Back to the issue at hand…port engine:
Seems to start and idle perfect but will not increase speed smoothly. I noticed that engine will jump from idle to about 6000, seems there is no way to smoothly and slowly increase rpms. Is this true for the whole rpm range? In other words if you slowly advance the throttle, is there any rpm range that is consistently not smooth or consistently smooth? Is the engine rpm more controllable in the higher range more so than lower range? I am guessing the answer is no, and that the engine is equally choppy no matter where you advance the throttle from or where you stop.
If so I have a theory that there may be some type of mechanical issue with the throttle either from a gummed up throttle body (unlikely) or a broken throttle cable.
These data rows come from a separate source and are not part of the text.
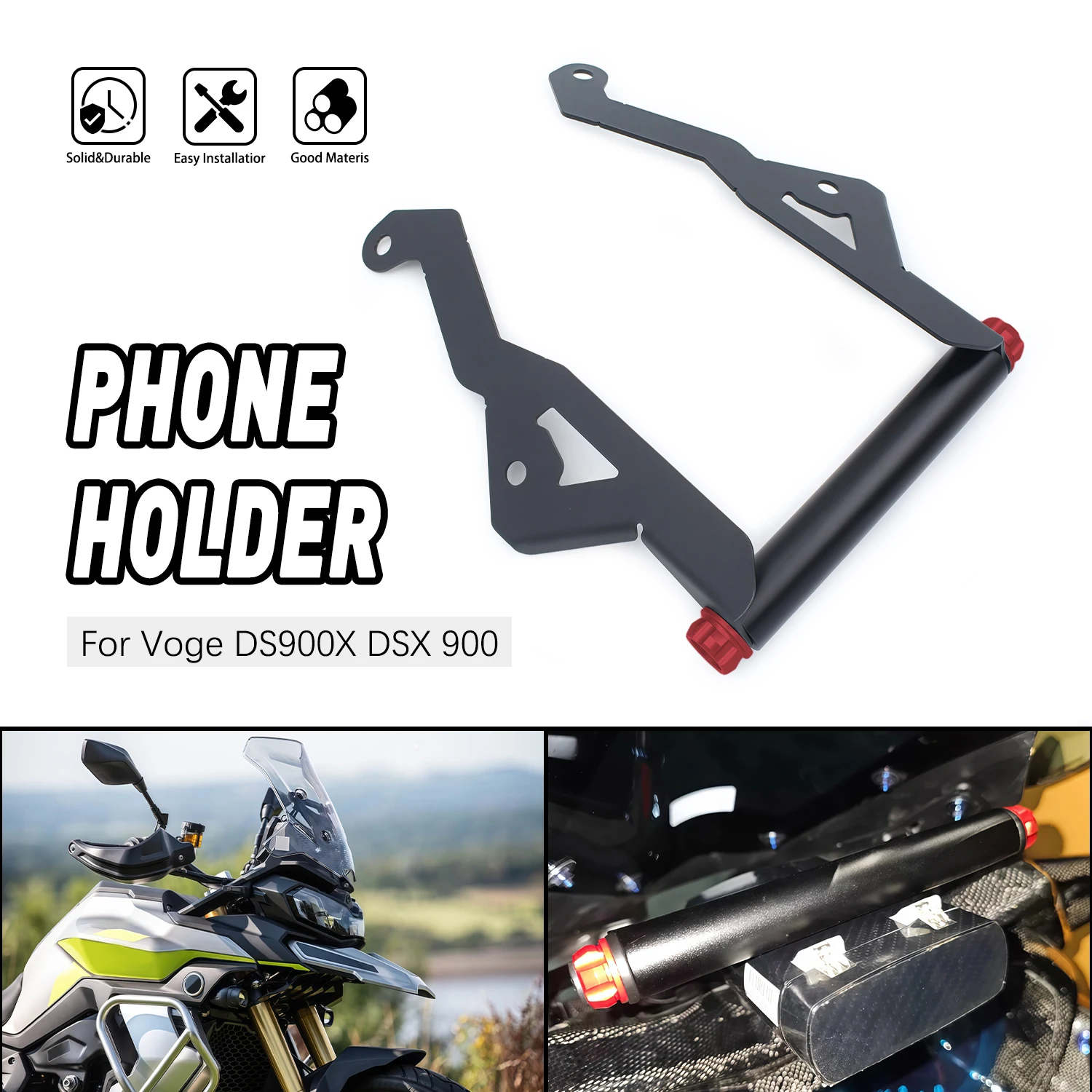 

For Voge DS900X DSX 900 DSX Motorcycle Accessories Mobile Phone Bracket Support GPS Navigation Board Bracket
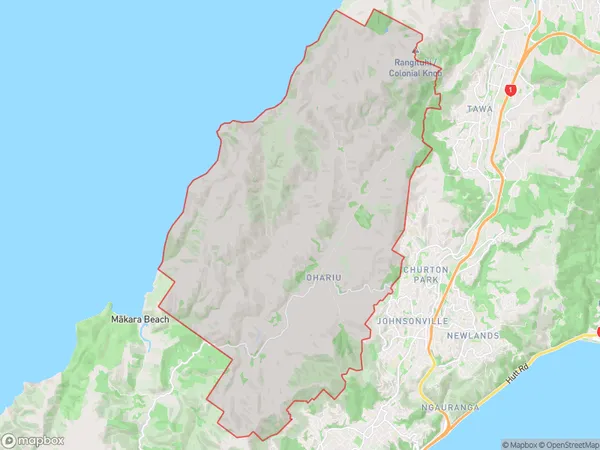 Ohariu, Wellington Polygon Area Map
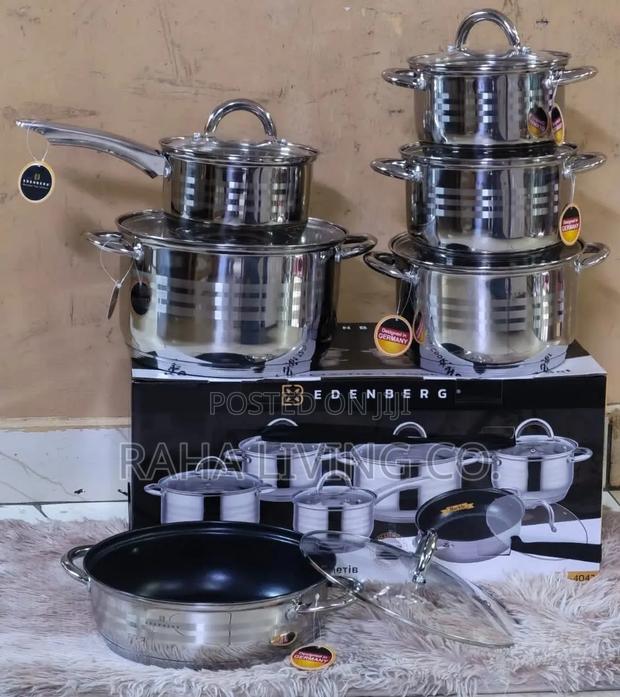 Edenberg 12pc Stainless Steel Sufuria Set
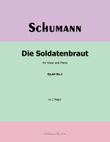 Die Soldntenbraut, by Schumann, Op.64 No.1, in C Major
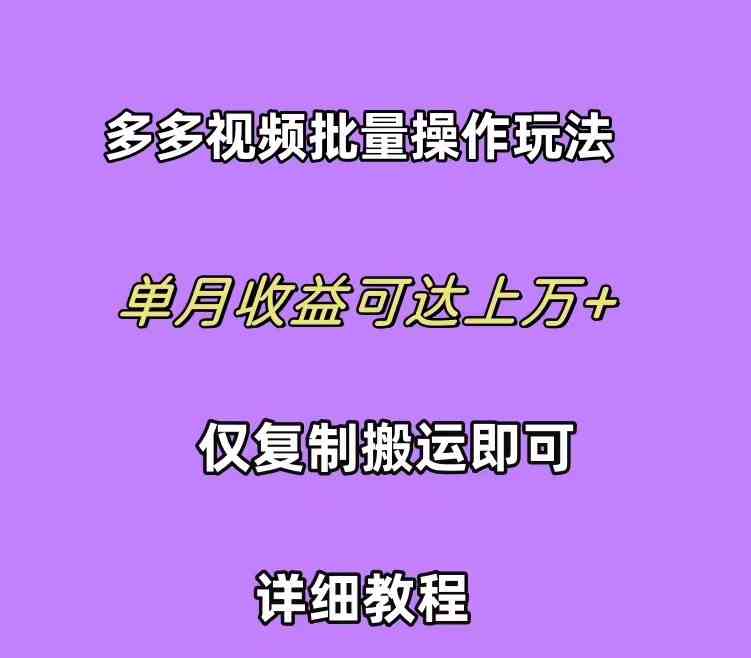 （10029期）拼多多视频带货快速过爆款选品教程 每天轻轻松松赚取三位数佣金 小白必…-创业项目网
From what I witnessed in the video seems like the throttle is on a rubber band, you increase throttle and nothing happens until –bam- it snaps back and rpm’s jump rapidly. On a car I have witnessed this if it is gummed up, takes lots of pressure to move the butterfly and it suddenly then snaps open near half throttle. If the cable sheath is impaired (either at throttle levers or throttle body) it can act kind of like this. It would also behave differently when not started (not under load) and when running (under load of vacuum pressure). Simple test would be to stick your hand into the throttle body (engine not running) and put some pressure on the butterfly valve with your fingers, ask someone else to slowly increase throttle while you feel if there is any play or if the butterfly moves smoothly in relation to the throttle even with pressure applied. Any detectable play in the cable? May want to inspect the cable at the throttle levers too.
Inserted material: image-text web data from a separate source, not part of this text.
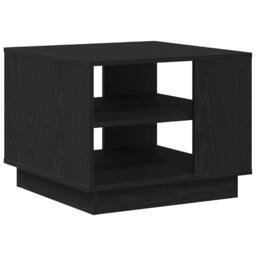 Berkfield Home Traditional Black Oak Coffee Table 55x55x42 cm Made of Engineered Wood - Size: 55 x 55 x 42 cm - thumbnail 3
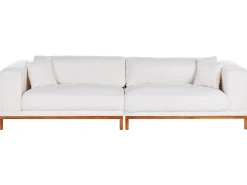 Sofa 4 personers VENG Boucle Cremehvid
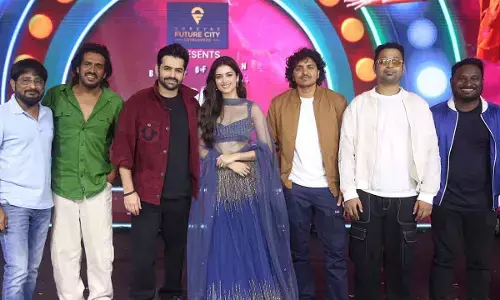 Ram promotes ‘Andhra King Taluka’ grandly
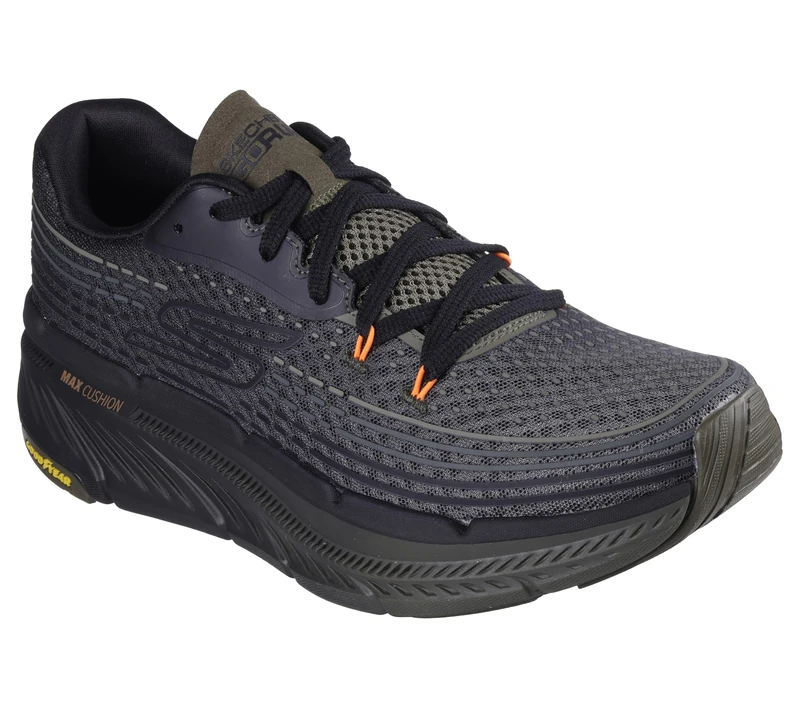 Skechers Men's Max Cushioning Premier 2.0 Vivid 2.0 Sneaker, Olive Textile/Synthetic, 10.5 UK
Kind of a shot in the dark and a way out theory, but all I can think of right now. As for your question about the idle control valve, it does not seem like it can cause this type of issue. The IDC really only affects idle, that’s it. Since the boat starts and idles perfect then it is unlikely to be bad. It is simply a small servo motor that controls a trap door on the side of the throttle body to let air in and control idle when the main throttle butterfly is closed. The computer controlled motor opens and closes the idle butterfly to keep engine idle constant regardless of load, temp, etc. It seems to be doing that so probably not the problem. The other sensors in the throttle body can be hard to test, especially the MAP. Usually if the MAP is bad then there are significant runability issues and you will get a check engine light. Since you have swapped/replaced just about everything else it seems very likely something to do with the throttle body.
Sorry if this does not help much, if I come up with any other nutty ideas I will let you know!